Para las que se temen lo que se nos viene encima con el aniversario de la muerte del escritor argentino, repleto de lugares comunes, filias y fobias, y pocas reflexiones sentadas sobre la lectura de sus libros.
Para los que están hartos de las estupideces de un tal Pérez Reverte. Y de las soflamas tristes en apariencia, con demasiada mercadotecnia en general y poca literatura en particular, del tal Uclés. La guerra de España tuvo perdedores y vencedores, y perdedoras y vencedoras, sobre todo, como cualquier nefasta contienda.
Para los que no soportan más apología del morbo en televisiones, radios y periódicos: nadie se salva.
Para los que reivindican la asepsia informativa y la fiesta de opinión, con toques de rock&roll, Luis Eduardo Aute, Serrat y, cómo no, Ana Belén.
Para los que siguen disfrutando con El apartamento de Wilder, aunque la hayan visto cien veces, antes de cualquier largometraje actual, y muy largo, hundido en las catacumbas de la depresión, el sufrimiento, la penuria humana y el fango. Se puede decir mucho con humor, con umore, con ironía y con distancia escéptica.
Para los que no esperan nada de los fastos que se preparan para celebrar el centenario de la generación del 27, ¿qué fue eso? Y para las que temen que van a salir malparadas, como siempre.
Para los que saben que Mujercitas no es un manifiesto feminista pero tampoco una apología machista. Qué bien la Taylor.

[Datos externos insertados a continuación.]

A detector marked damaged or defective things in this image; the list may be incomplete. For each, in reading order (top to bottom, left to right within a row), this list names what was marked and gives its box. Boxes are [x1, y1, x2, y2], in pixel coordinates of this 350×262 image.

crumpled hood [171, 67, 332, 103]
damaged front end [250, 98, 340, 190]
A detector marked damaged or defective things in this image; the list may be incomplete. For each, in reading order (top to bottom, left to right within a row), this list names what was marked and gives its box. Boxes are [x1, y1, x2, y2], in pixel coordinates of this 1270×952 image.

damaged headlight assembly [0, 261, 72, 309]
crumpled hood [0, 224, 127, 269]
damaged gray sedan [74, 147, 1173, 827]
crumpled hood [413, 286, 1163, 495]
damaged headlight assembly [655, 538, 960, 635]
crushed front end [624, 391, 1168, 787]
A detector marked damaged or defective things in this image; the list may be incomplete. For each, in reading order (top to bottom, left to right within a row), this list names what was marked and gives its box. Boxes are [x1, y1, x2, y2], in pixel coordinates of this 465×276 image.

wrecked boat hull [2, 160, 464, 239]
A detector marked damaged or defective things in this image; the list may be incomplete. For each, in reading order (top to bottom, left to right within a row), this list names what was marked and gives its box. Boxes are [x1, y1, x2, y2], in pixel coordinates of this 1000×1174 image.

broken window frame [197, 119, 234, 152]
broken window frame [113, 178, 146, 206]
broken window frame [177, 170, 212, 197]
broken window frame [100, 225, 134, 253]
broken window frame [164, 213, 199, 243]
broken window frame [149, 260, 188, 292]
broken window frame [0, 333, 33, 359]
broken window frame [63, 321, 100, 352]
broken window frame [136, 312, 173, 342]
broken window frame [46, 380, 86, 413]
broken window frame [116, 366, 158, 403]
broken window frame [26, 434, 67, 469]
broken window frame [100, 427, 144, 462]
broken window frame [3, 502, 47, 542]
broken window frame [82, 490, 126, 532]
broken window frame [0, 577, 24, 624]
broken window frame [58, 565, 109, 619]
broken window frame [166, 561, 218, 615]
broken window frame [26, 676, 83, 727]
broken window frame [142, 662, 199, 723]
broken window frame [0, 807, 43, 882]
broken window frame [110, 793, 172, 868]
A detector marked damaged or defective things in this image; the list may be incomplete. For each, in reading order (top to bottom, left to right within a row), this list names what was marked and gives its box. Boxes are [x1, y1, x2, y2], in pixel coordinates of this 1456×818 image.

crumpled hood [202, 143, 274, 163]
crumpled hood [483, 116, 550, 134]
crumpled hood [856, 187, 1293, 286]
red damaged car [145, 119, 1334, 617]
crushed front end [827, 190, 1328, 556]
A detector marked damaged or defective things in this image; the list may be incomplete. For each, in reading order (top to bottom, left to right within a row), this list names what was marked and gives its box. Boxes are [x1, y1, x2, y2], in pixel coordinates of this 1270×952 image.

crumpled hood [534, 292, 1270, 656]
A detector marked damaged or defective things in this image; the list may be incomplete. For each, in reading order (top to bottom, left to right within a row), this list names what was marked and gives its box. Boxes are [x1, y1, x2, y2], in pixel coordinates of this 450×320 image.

Para los que siempre han detestado la violencia, y su manifestación más asquerosa, la guerra. Para las que la sufren a diario y solo reciben póstumos minutos de silencio.
Para los Hijos y las Hijas, que empiezan a preguntarse para qué, aunque saben que habrá un mañana a pesar de, porque, como escribió Nietzsche, todo lo decisivo surge a pesar de.
Para los que creen que la exaltación deportiva generalizada repercute en las mentes y se traduce en insólitos espasmos de estupidez que justifican cualquier tontería por tonta que sea. Para ellas que lo saben muy bien aunque busquen su complicidad con una falsa exaltación del deporte femenino a todas horas.
Para los que luchan por la igualdad y la justicia social sin pedir nada a cambio. Para las que sobreviven a la intemperie empujando más en esa lucha que cualquiera.
Para todas y todos, desde la punta extrema del noroeste peninsular, un abrazo fraternal, un verso atinado de recambio, y una bella película.
(P.S.: esto es el remedo de un anuncio argentino de Coca-cola, aunque no se lo crean.)